Reflection or the "setter" antipattern?
Recently I came across an interesting dilemma. For some time up to now I've been including setter methods in my service interfaces to allow unit tests to setup mocks. The code though had a bad smell; all too often I kept asking the following question: why did my interfaces need to expose setters for internal details (e.g. the components used to achieve a certain functionality)? If I was a user of this API, would I like to see a bunch of setter methods which have nothing to do with the business functionality? All the time the answer was no.
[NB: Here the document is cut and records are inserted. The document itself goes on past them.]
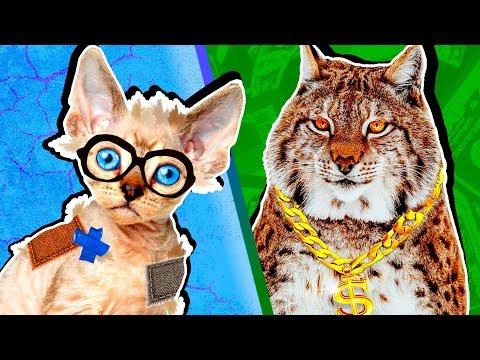 Вопрос: Кража котов наказуема?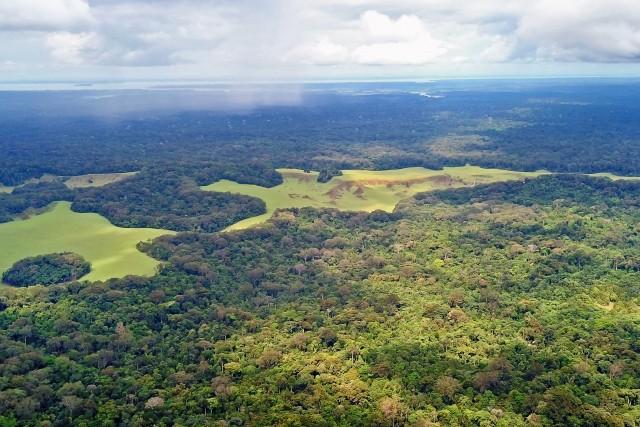 Plaine aux images Nyonié Gabon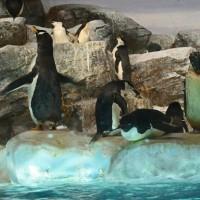 名古屋港水族館 (ペンギン舎) 17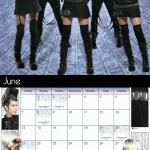 calendar-ls-2009-jun-cybertronic-ragdoll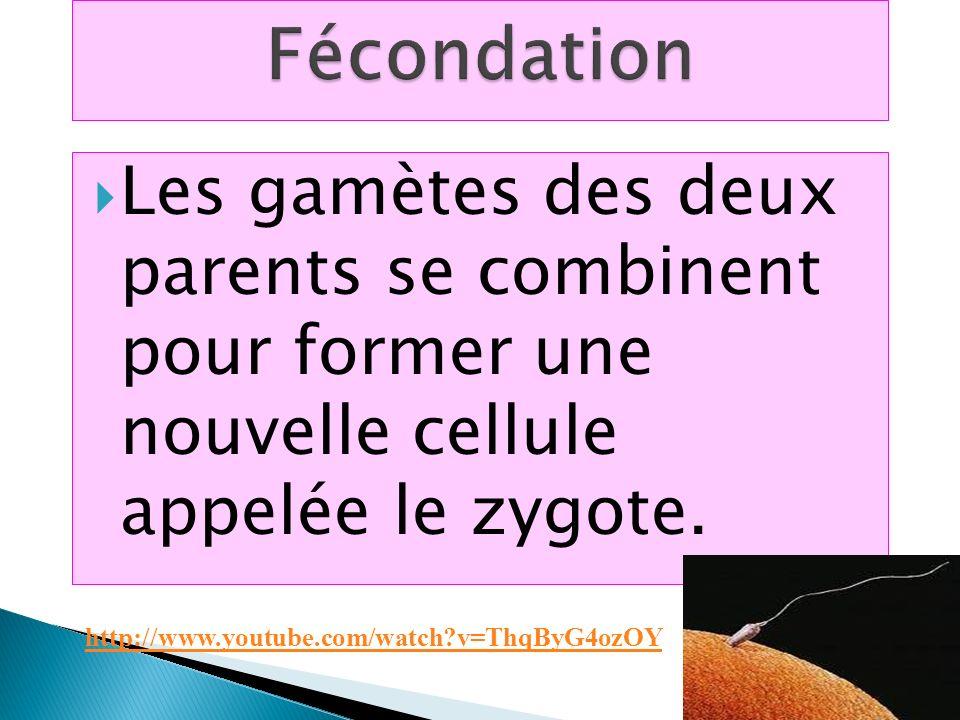 Les gamètes des deux parents se combinent pour former une nouvelle cellule appelée le zygote. http://www.youtube.com/watch?v=ThqByG4ozOY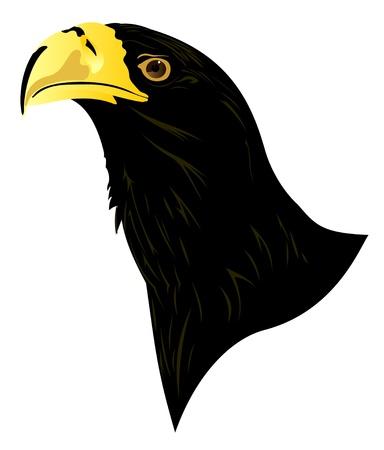 signmaker: Eagle profile Illustration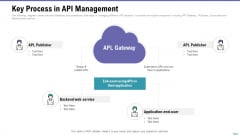 Market Viewpoint Application Programming Interface Governance Key Process In API Management Mockup PDF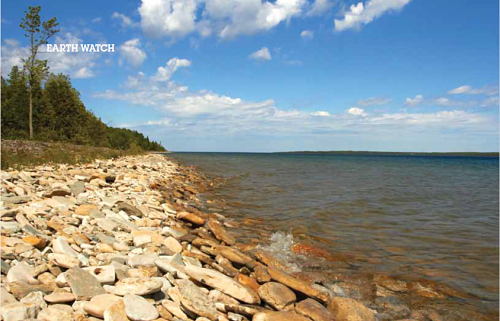 Stony beach at Malcolm Bluff Shores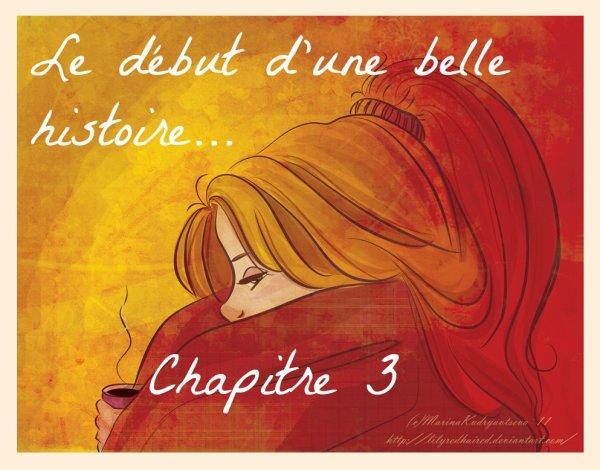 Chapitre 3 - Le début d'une belle histoire... -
An API should expose the minimum possible, both in terms of actual classes/operations and in terms of state. A business service is just that: a collection of operations and state to perform some business functionality: exposing to clients setter methods which allow to setup the internal components is not necessary nor optimal; it just clutters the API with unnecessary signatures. This is what I call the setter antipattern.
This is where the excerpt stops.